Written problem: Render every one of the entries below as a single numbered list of lines, skipping blank lines and omitting the pictures.

[A few entries]
________________________________________

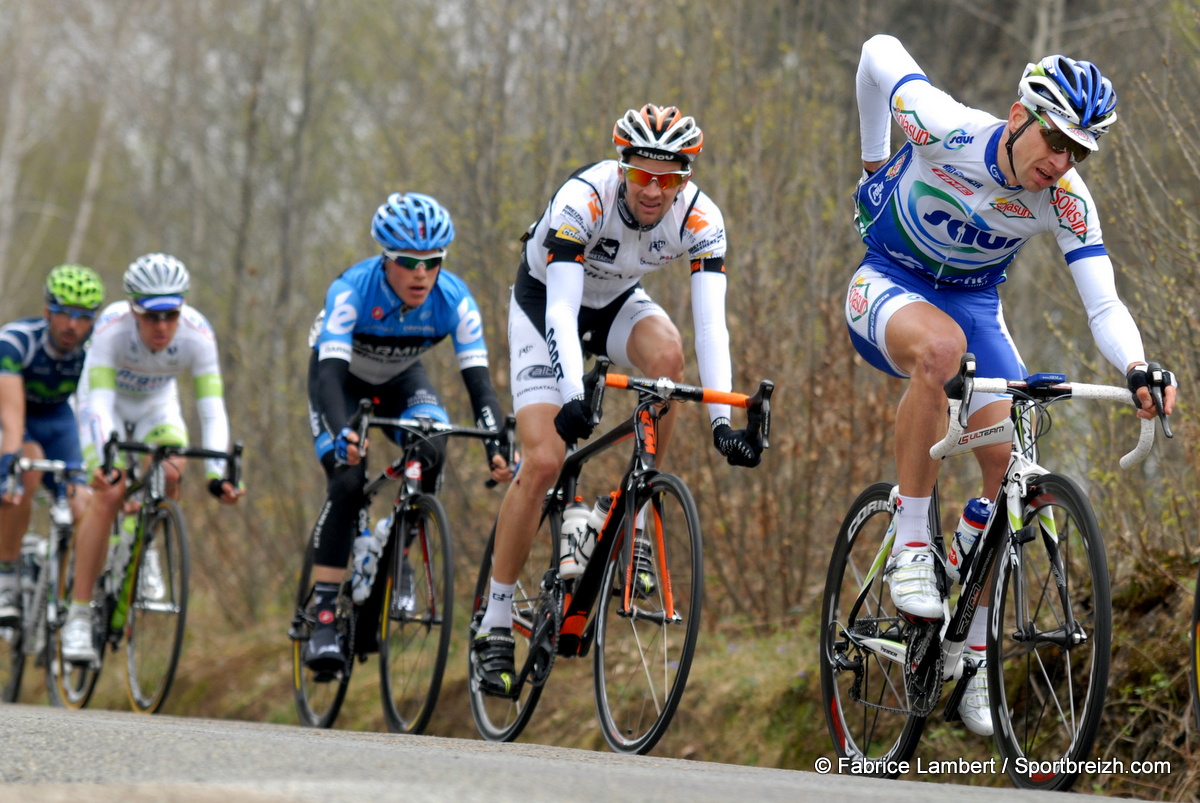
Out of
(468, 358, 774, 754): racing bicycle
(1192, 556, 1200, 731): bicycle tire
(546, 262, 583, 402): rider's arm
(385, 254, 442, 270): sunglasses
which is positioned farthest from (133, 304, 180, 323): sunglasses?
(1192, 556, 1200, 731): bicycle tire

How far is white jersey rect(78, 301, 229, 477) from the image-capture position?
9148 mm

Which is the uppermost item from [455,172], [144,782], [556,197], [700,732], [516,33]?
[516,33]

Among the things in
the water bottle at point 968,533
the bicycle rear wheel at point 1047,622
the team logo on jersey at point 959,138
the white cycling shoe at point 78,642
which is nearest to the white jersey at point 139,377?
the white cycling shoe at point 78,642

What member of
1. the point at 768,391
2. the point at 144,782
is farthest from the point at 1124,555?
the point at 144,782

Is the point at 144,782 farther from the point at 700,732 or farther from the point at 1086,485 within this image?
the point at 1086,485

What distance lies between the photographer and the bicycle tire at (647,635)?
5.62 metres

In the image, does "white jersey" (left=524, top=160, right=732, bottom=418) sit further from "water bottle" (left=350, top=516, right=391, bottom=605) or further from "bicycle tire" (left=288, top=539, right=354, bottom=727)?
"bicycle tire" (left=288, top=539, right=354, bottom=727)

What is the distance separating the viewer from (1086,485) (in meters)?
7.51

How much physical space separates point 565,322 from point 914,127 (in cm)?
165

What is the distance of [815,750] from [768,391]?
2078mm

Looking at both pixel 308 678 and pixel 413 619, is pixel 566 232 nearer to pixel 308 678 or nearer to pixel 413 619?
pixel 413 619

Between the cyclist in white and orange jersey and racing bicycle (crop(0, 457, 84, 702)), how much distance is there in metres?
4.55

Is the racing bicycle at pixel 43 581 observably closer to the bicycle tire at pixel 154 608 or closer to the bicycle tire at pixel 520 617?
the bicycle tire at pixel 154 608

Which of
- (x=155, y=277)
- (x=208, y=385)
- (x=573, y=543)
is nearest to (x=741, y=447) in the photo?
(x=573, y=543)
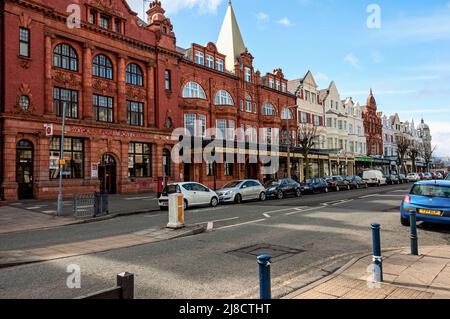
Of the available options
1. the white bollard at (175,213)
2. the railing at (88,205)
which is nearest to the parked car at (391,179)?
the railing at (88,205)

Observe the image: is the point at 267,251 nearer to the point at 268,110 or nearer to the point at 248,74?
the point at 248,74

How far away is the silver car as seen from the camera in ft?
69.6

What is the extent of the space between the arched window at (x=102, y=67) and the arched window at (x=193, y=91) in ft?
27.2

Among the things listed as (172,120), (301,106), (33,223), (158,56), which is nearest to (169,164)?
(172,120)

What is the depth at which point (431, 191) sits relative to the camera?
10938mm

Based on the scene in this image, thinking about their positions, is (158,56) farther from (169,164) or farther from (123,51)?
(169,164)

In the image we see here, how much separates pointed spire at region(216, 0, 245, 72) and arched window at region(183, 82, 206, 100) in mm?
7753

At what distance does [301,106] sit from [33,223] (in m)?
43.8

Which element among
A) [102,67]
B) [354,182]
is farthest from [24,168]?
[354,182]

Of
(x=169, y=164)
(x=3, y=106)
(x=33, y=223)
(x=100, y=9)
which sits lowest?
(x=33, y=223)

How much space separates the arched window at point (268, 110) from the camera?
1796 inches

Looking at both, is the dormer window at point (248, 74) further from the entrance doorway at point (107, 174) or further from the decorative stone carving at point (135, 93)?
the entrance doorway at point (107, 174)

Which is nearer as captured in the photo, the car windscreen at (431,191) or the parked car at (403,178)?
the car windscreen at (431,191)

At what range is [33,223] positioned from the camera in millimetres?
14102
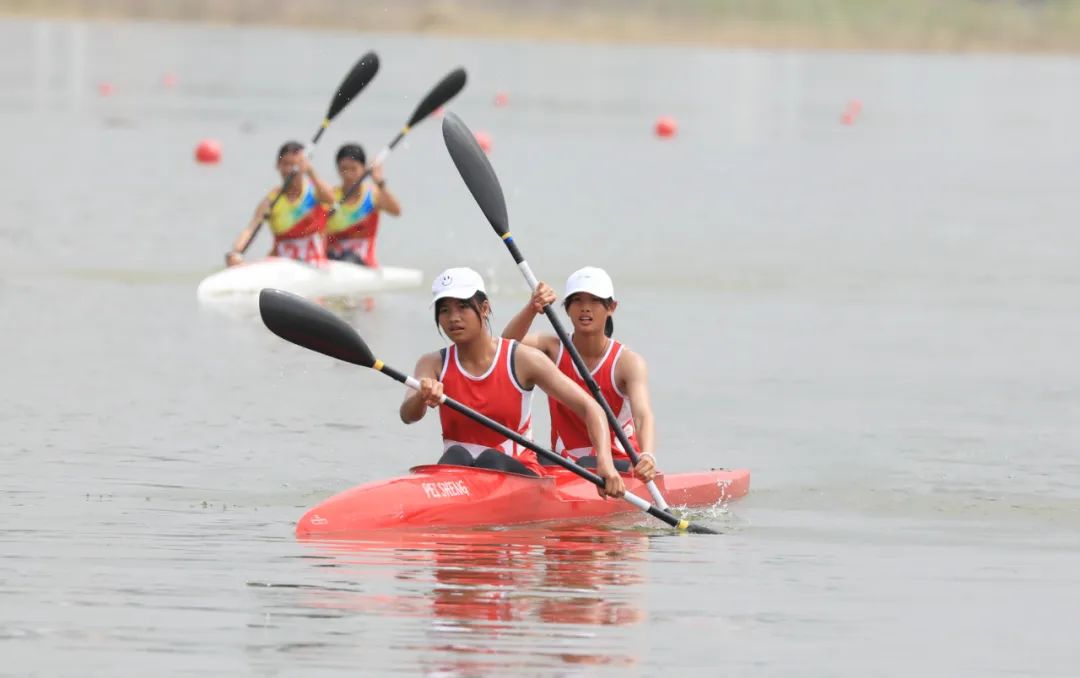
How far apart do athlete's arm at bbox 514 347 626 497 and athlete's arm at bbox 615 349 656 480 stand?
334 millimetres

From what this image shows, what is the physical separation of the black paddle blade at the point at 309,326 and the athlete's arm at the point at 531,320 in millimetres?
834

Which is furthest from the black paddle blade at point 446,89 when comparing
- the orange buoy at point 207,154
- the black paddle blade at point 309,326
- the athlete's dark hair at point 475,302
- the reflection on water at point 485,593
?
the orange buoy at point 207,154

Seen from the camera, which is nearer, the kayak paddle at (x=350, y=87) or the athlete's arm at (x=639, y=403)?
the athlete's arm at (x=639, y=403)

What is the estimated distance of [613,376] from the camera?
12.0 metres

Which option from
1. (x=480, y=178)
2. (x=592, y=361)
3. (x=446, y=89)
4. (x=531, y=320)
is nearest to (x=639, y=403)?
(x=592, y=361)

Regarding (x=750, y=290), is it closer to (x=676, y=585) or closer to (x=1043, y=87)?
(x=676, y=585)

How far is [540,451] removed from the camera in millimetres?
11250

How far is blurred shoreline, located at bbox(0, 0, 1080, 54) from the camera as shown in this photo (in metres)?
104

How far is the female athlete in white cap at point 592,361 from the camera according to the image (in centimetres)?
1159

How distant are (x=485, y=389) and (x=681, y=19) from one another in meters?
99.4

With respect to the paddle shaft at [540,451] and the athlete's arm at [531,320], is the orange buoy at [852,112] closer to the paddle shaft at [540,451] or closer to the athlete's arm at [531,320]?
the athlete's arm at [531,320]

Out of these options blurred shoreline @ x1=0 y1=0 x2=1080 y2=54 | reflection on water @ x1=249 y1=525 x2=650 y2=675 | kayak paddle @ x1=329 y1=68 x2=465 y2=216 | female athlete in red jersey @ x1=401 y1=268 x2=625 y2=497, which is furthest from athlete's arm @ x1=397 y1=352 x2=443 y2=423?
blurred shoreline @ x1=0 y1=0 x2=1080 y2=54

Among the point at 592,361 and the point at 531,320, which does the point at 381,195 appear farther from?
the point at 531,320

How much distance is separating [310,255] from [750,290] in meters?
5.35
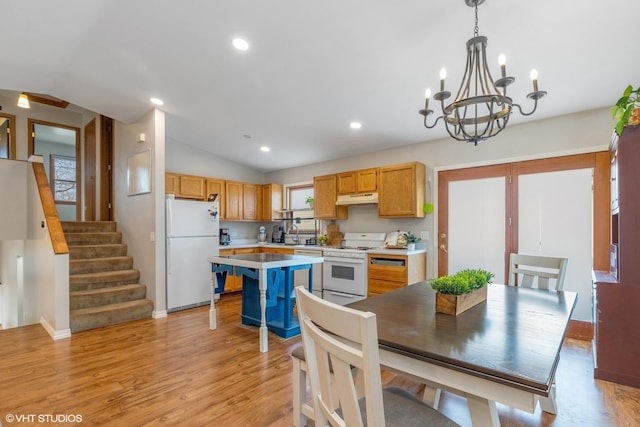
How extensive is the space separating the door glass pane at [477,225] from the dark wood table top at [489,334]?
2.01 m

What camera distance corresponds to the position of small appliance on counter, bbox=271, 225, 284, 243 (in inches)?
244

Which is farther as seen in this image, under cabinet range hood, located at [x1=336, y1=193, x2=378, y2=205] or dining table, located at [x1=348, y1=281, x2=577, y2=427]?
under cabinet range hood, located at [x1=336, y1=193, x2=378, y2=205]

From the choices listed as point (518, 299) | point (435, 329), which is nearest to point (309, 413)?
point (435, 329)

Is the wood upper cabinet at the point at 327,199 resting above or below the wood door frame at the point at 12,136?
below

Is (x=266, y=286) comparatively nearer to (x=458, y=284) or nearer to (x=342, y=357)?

________________________________________

Response:
1. Out of
2. (468, 358, 774, 754): racing bicycle
3. (1192, 556, 1200, 731): bicycle tire
4. (546, 262, 583, 402): rider's arm
5. (385, 254, 442, 270): sunglasses
6. which is positioned farthest from (133, 304, 180, 323): sunglasses?
7. (1192, 556, 1200, 731): bicycle tire
8. How far is white jersey rect(78, 301, 229, 477) from the image-capture position?
9. 9148 mm
10. Which is the uppermost item from [455,172], [144,782], [556,197], [700,732], [516,33]?
11. [516,33]
12. Among the things in
13. the water bottle at point 968,533
14. the bicycle rear wheel at point 1047,622
15. the team logo on jersey at point 959,138
16. the white cycling shoe at point 78,642
17. which is nearest to the white jersey at point 139,377?
18. the white cycling shoe at point 78,642
19. What member of
20. 1. the point at 768,391
21. 2. the point at 144,782
22. is farthest from the point at 1124,555?
23. the point at 144,782
24. Is the point at 144,782 farther from the point at 700,732 or farther from the point at 1086,485 within this image?
25. the point at 1086,485
26. What distance lies between the photographer and the bicycle tire at (647,635)?
27. 5.62 metres
28. In the image, does "white jersey" (left=524, top=160, right=732, bottom=418) sit further from "water bottle" (left=350, top=516, right=391, bottom=605) or further from "bicycle tire" (left=288, top=539, right=354, bottom=727)?
29. "bicycle tire" (left=288, top=539, right=354, bottom=727)
30. What is the distance separating the viewer from (1086,485) (in meters)?
31. 7.51
32. How much physical space separates point 565,322 from point 914,127 (in cm)?
33. 165
34. What is the distance of [815,750] from [768,391]?
35. 2078mm
36. Looking at both pixel 308 678 and pixel 413 619, is pixel 566 232 nearer to pixel 308 678 or nearer to pixel 413 619?
37. pixel 413 619
38. Between the cyclist in white and orange jersey and racing bicycle (crop(0, 457, 84, 702)), how much distance is there in metres?
39. 4.55
40. Is the racing bicycle at pixel 43 581 observably closer to the bicycle tire at pixel 154 608 or closer to the bicycle tire at pixel 520 617?
41. the bicycle tire at pixel 154 608
42. Which of
43. - (x=155, y=277)
44. - (x=208, y=385)
45. - (x=573, y=543)
46. is nearest to (x=741, y=447) in the photo?
47. (x=573, y=543)
48. Of the available options
49. 1. the white bollard at (175,213)
50. 2. the railing at (88,205)
51. which is nearest to the parked car at (391,179)?
52. the railing at (88,205)
53. Observe the image: is the point at 267,251 nearer to the point at 268,110 or nearer to the point at 248,74?
54. the point at 248,74
55. How far away is the silver car as seen from the camera in ft?
56. 69.6
57. What is the extent of the space between the arched window at (x=102, y=67) and the arched window at (x=193, y=91) in ft?
58. 27.2
59. Among the things listed as (172,120), (301,106), (33,223), (158,56), which is nearest to (169,164)?
60. (172,120)
61. What is the depth at which point (431, 191) sits relative to the camera?
62. 10938mm
63. Based on the scene in this image, thinking about their positions, is (158,56) farther from (169,164) or farther from (123,51)?
64. (169,164)
65. In the image we see here, how much separates pointed spire at region(216, 0, 245, 72) and arched window at region(183, 82, 206, 100) in mm?
66. 7753
67. At what distance does [301,106] sit from [33,223] (in m)?
68. 43.8
69. Which element among
70. A) [102,67]
71. B) [354,182]
72. is farthest from [24,168]?
73. [354,182]
74. Of
75. (x=169, y=164)
76. (x=3, y=106)
77. (x=33, y=223)
78. (x=100, y=9)
79. which sits lowest?
80. (x=33, y=223)
81. How much space separates the arched window at point (268, 110) from the camera?
82. 1796 inches
83. Looking at both, is the dormer window at point (248, 74) further from the entrance doorway at point (107, 174) or further from the decorative stone carving at point (135, 93)?
84. the entrance doorway at point (107, 174)
85. Which is nearer as captured in the photo, the car windscreen at (431,191) or the parked car at (403,178)?
86. the car windscreen at (431,191)
87. At what range is [33,223] positioned from the camera in millimetres?
88. 14102
89. How far apart do athlete's arm at bbox 514 347 626 497 and athlete's arm at bbox 615 349 656 480 stand?
90. 334 millimetres
91. From what this image shows, what is the physical separation of the black paddle blade at the point at 309,326 and the athlete's arm at the point at 531,320 in millimetres?
92. 834
93. Which is furthest from the black paddle blade at point 446,89 when comparing
94. - the orange buoy at point 207,154
95. - the black paddle blade at point 309,326
96. - the athlete's dark hair at point 475,302
97. - the reflection on water at point 485,593
98. ?
99. the orange buoy at point 207,154
100. Seen from the camera, which is nearer, the kayak paddle at (x=350, y=87) or the athlete's arm at (x=639, y=403)?
101. the athlete's arm at (x=639, y=403)
102. What is the estimated distance of [613,376] from the camera?
103. 12.0 metres
104. Which option from
105. 1. (x=480, y=178)
106. 2. (x=592, y=361)
107. 3. (x=446, y=89)
108. 4. (x=531, y=320)
109. is nearest to (x=639, y=403)?
110. (x=592, y=361)
111. Regarding (x=750, y=290), is it closer to (x=676, y=585) or closer to (x=1043, y=87)?
112. (x=676, y=585)
113. How far is [540,451] removed from the camera in millimetres?
114. 11250
115. How far is blurred shoreline, located at bbox(0, 0, 1080, 54) from the camera as shown in this photo (in metres)?
116. 104
117. How far is the female athlete in white cap at point 592,361 from the camera according to the image (in centimetres)?
118. 1159
119. How distant are (x=485, y=389) and (x=681, y=19) from one another in meters?
120. 99.4
121. With respect to the paddle shaft at [540,451] and the athlete's arm at [531,320], is the orange buoy at [852,112] closer to the paddle shaft at [540,451] or closer to the athlete's arm at [531,320]?
122. the athlete's arm at [531,320]
123. Out of these options blurred shoreline @ x1=0 y1=0 x2=1080 y2=54 | reflection on water @ x1=249 y1=525 x2=650 y2=675 | kayak paddle @ x1=329 y1=68 x2=465 y2=216 | female athlete in red jersey @ x1=401 y1=268 x2=625 y2=497, which is furthest from athlete's arm @ x1=397 y1=352 x2=443 y2=423?
124. blurred shoreline @ x1=0 y1=0 x2=1080 y2=54
125. Among the point at 592,361 and the point at 531,320, which does the point at 381,195 appear farther from?
126. the point at 531,320
127. How much distance is separating [310,255] from [750,290] in meters?
128. 5.35
129. How extensive is the space separating the door glass pane at [477,225] from the dark wood table top at [489,334]?
130. 2.01 m
131. What camera distance corresponds to the position of small appliance on counter, bbox=271, 225, 284, 243 (in inches)?
132. 244
133. Which is farther as seen in this image, under cabinet range hood, located at [x1=336, y1=193, x2=378, y2=205] or dining table, located at [x1=348, y1=281, x2=577, y2=427]?
134. under cabinet range hood, located at [x1=336, y1=193, x2=378, y2=205]
135. From the choices listed as point (518, 299) | point (435, 329), which is nearest to point (309, 413)?
136. point (435, 329)
137. Is the wood upper cabinet at the point at 327,199 resting above or below the wood door frame at the point at 12,136?
138. below
139. Is (x=266, y=286) comparatively nearer to (x=458, y=284) or nearer to (x=342, y=357)?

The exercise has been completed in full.